Dal pacifismo a Papa Francesco
Non si rifletterà mai abbastanza sul fatto – peraltro ormai da tempo non più sorprendente – che chi non vuole rinnegare la sua appartenenza a quella che è – o era una volta – la sinistra non trovi, alla fine, altra voce concorde che non sia quella di Papa Francesco (cfr. pp. 194-196). È da anni che nessun’altra voce forte e credibile solleva questioni decisive circa il progresso e l’emancipazione dell’umanità. C’è molto da interrogarsi su questo, e anche da vergognarsi, direi. Perché non mancherebbe di certo un patrimonio culturale e ideale laico a cui riferirsi, e Cantaro non intende dimenticarlo: “Il pacifismo può tornare ad essere una potenza planetaria, come lo è stato in certi frangenti della storia anche recente, solo se supportato da una cultura capace di prendere congedo tanto dalla ‘tirannia’ dei valori quanto dalla ‘dittatura’ delle leggi eterne della geopolitica e della geoeconomia. La pace è frutto di costruzione, di riconoscimento dell’altro, non di imposizione unilaterale e unidirezionale. Anche nell’odierna civiltà planetaria l’universo è – e deve essere – un pluriverso. Ciò che oggi è di ostacolo alla pace non è […] la mancanza di un’unica leadership globale, ma, al contrario, l’assenza di una condivisione globale della leadership. Premessa e condizione politica e costituzionale indispensabile affinché la maggior parte della popolazione mondiale, dopo secoli di umiliazioni, possa compiutamente uscire da una stazione chiamata sottosviluppo e avanzare in direzione di una stazione chiamata sviluppo, progresso, piena ed eguale dignità” (pp. 198-199). Faccio volentieri mie queste parole, senza illudermi che, nell’immediato, possano essere vincenti. Ma questo non impedisce che siano le parole giuste.

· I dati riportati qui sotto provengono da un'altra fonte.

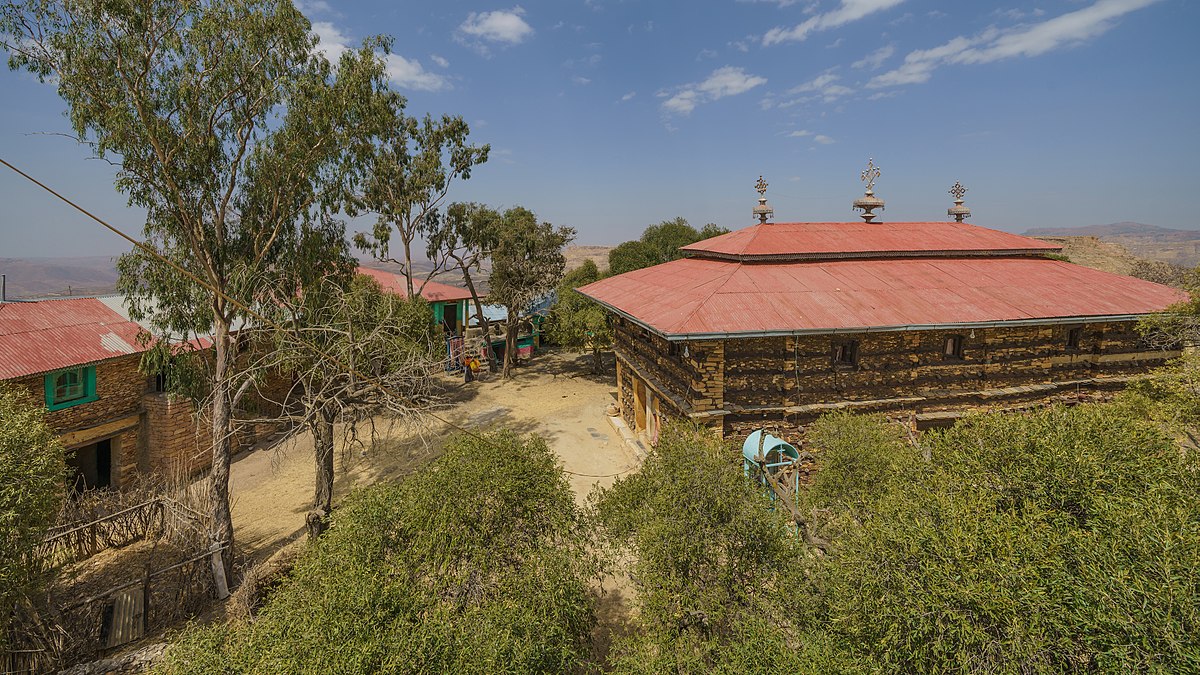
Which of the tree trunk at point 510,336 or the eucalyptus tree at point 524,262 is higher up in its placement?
the eucalyptus tree at point 524,262

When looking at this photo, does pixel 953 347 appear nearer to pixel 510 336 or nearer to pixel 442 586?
pixel 442 586

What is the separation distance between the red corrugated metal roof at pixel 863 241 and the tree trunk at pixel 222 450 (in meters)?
14.2

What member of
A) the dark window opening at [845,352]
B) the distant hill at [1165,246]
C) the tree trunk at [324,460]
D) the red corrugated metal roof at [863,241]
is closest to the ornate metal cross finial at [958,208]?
the red corrugated metal roof at [863,241]

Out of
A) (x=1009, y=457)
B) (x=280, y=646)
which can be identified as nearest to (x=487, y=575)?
(x=280, y=646)

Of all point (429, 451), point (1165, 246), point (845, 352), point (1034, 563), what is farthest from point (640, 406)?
point (1165, 246)

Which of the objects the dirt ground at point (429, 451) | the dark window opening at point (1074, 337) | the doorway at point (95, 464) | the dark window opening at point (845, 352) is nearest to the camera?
the dark window opening at point (845, 352)

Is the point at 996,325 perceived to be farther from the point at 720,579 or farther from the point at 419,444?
the point at 419,444

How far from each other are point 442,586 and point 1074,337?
17.7m

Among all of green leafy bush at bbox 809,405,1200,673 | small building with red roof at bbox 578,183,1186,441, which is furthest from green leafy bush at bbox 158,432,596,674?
small building with red roof at bbox 578,183,1186,441

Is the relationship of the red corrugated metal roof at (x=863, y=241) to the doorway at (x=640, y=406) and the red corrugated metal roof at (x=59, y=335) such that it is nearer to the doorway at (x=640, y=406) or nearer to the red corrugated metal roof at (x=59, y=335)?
the doorway at (x=640, y=406)

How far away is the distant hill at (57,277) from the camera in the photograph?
Result: 57.4 ft

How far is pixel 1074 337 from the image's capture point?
46.2ft

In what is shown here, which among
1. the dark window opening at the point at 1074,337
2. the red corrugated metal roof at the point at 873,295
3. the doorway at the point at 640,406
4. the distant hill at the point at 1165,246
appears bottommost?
the doorway at the point at 640,406

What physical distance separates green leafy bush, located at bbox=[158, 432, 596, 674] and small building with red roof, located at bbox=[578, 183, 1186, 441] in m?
5.44
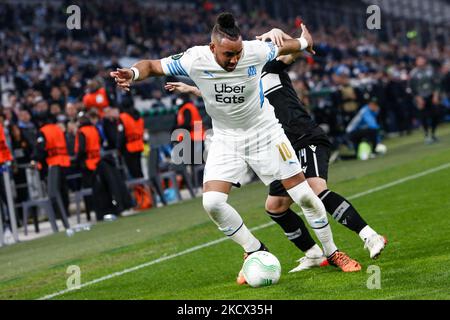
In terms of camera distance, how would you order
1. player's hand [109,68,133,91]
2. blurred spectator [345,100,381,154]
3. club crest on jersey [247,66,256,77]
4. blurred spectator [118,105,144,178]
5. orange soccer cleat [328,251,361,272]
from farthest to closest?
blurred spectator [345,100,381,154]
blurred spectator [118,105,144,178]
orange soccer cleat [328,251,361,272]
club crest on jersey [247,66,256,77]
player's hand [109,68,133,91]

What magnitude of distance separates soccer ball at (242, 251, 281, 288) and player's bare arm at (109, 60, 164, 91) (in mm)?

L’ottocento, un secolo lunghissimo
Una piccola notazione critica, in conclusione. In questo libro si parla poco, troppo poco, di Ucraina. Non è sorprendente, non la conosciamo, non siamo abituati a confrontarci con una nazione che non sappiamo ben distinguere dai suoi vicini, tra Polonia e Russia, oppressa nei secoli da Polonia e Russia (e Austria-Ungheria, e Impero ottomano…). Una nazione che sta combattendo adesso la sua guerra di indipendenza, cioè sta vivendo il suo mito fondativo. E già questa è una definitiva sconfitta per Putin, quale che sia l’esito della guerra. Non è una vittima passiva, l’Ucraina. È un protagonista, anche scomodo, esigente, invadente. Ci costringerà a un’idea diversa di Europa, di Nato, di Occidente, di mondo. Già adesso è più autrice che non destinataria o vittima dei progetti strategici che la coinvolgono. E non illudiamoci: in un’Europa futura – sempre che ci sia un futuro dell’Europa, e un futuro tout court – sarà un partner difficile. Con una mitologia patriottico-guerriera che a Putin fa comodo chiamare nazismo, ma naturalmente non lo è. È nazionalismo romantico-eroico di puro stampo ottocentesco. Di riflesso, forse, come atto di resistenza e non come scelta originaria. Alla fine si assomiglia al proprio nemico. È inevitabile. Specie quando, come in questo caso, è un nemico fratello. Non so se sia vero che il Novecento sia stato il “secolo breve”. Ho l’impressione, piuttosto, che sia l’Ottocento ad essere un secolo lunghissimo. Tanto lungo da rischiare di essere il secolo della fine del mondo.